[Request] Reproduce the listing below word for word.
====== Given data ======
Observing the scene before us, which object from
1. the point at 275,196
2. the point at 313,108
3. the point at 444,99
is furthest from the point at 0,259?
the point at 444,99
======
[Output of the task]
Observing the scene before us, which object from
1. the point at 275,196
2. the point at 313,108
3. the point at 444,99
is furthest from the point at 0,259?
the point at 444,99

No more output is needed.